# Key fobs stopped working today



## renaku4 (Feb 13, 2016)

Around the mirror is a black surround. Under that is an antenna or sorts that I believe is for the key fobs. If you can separate the black surround it's possible that antenna didn't get plugged back in when they put your new glass in and reassembled everything. That's my guess

Sent from my SM-G900W8 using Tapatalk


----------



## JohnCapuano (Apr 14, 2017)

That's what I was thinking too.

Sent from my SAMSUNG-SM-G891A using Tapatalk


----------



## JohnCapuano (Apr 14, 2017)

I was talking to the guy when he was replacing it but didn't see him plug that back together. Looks like I need to call their company tomorrow and see if they can fix it.

Sent from my SAMSUNG-SM-G891A using Tapatalk


----------



## renaku4 (Feb 13, 2016)

This is a picture of the antenna









Sent from my SM-G900W8 using Tapatalk


----------



## JohnCapuano (Apr 14, 2017)

You think I can hook it back up without the windshield coming back off?

Sent from my SAMSUNG-SM-G891A using Tapatalk


----------



## renaku4 (Feb 13, 2016)

Yes, all you have to do is remove the RH side of that black trim surround and you'll have access to the antenna and the wiring, just like in the picture. Windshield doesn't have to come out, trust me on that. I've replaced a number of Cruze windshields.

——————————

Reproduce the key fob forum thread above word for word, from start to finish.

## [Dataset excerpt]

——————————

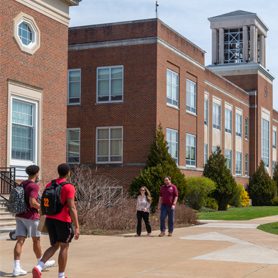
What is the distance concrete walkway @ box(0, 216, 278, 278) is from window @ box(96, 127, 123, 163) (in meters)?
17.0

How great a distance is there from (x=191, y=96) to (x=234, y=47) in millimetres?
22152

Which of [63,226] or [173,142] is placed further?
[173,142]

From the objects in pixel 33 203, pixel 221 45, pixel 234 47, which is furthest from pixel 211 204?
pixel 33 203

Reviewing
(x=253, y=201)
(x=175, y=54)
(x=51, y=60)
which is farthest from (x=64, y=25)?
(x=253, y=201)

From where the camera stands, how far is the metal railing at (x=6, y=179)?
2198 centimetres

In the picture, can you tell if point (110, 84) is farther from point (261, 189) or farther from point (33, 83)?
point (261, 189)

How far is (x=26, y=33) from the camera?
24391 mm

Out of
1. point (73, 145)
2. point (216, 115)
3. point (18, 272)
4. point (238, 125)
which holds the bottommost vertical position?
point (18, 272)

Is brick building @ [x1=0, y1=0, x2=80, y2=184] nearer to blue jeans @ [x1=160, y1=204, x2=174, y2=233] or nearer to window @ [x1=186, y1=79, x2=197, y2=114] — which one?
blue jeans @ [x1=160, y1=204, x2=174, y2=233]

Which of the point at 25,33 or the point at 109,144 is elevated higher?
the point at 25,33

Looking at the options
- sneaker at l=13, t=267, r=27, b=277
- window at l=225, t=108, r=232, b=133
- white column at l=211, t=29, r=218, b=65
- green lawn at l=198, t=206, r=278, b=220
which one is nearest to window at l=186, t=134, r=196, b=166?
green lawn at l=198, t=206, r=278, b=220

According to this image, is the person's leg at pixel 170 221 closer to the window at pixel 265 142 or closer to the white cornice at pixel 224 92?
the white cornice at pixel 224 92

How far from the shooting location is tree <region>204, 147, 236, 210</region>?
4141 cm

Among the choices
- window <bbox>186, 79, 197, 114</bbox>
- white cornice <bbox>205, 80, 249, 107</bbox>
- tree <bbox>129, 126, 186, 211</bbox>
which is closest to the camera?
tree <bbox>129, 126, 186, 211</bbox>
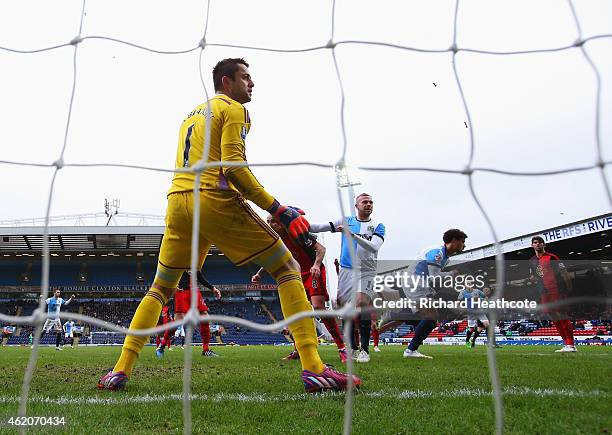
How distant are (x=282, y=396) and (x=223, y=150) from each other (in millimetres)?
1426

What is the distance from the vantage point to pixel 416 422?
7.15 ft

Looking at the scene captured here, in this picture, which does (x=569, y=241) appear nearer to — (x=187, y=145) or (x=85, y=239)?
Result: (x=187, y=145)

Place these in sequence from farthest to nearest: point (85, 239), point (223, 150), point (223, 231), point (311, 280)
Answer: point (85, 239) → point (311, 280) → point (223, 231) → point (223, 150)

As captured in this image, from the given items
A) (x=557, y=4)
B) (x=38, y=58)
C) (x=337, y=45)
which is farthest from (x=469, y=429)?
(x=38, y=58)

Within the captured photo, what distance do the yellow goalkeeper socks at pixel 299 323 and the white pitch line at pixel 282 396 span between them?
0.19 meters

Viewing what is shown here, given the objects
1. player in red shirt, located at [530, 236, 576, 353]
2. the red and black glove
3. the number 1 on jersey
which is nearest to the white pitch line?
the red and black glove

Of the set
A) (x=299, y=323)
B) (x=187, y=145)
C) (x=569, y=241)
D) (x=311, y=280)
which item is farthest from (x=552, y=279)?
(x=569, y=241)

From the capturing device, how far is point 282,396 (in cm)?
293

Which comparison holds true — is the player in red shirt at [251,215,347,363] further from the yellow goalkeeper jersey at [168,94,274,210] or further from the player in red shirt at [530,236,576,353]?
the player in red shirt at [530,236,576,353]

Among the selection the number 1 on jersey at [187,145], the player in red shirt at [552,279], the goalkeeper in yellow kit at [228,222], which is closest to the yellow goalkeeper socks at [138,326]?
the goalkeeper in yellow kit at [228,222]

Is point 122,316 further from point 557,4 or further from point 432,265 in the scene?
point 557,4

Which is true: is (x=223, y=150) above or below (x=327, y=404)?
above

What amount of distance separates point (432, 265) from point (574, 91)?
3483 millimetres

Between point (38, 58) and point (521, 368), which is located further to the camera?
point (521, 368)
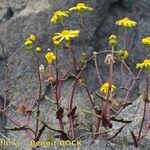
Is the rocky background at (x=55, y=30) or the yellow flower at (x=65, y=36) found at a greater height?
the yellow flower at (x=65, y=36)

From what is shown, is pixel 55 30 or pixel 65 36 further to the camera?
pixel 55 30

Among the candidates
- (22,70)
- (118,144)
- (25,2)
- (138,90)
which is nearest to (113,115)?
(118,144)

——————————

## [PROBLEM SOLUTION]
# Key fobs stopped working today



## renaku4 (Feb 13, 2016)

Around the mirror is a black surround. Under that is an antenna or sorts that I believe is for the key fobs. If you can separate the black surround it's possible that antenna didn't get plugged back in when they put your new glass in and reassembled everything. That's my guess

Sent from my SM-G900W8 using Tapatalk


----------



## JohnCapuano (Apr 14, 2017)

That's what I was thinking too.

Sent from my SAMSUNG-SM-G891A using Tapatalk


----------



## JohnCapuano (Apr 14, 2017)

I was talking to the guy when he was replacing it but didn't see him plug that back together. Looks like I need to call their company tomorrow and see if they can fix it.

Sent from my SAMSUNG-SM-G891A using Tapatalk


----------



## renaku4 (Feb 13, 2016)

This is a picture of the antenna









Sent from my SM-G900W8 using Tapatalk


----------



## JohnCapuano (Apr 14, 2017)

You think I can hook it back up without the windshield coming back off?

Sent from my SAMSUNG-SM-G891A using Tapatalk


----------



## renaku4 (Feb 13, 2016)

Yes, all you have to do is remove the RH side of that black trim surround and you'll have access to the antenna and the wiring, just like in the picture. Windshield doesn't have to come out, trust me on that. I've replaced a number of Cruze windshields.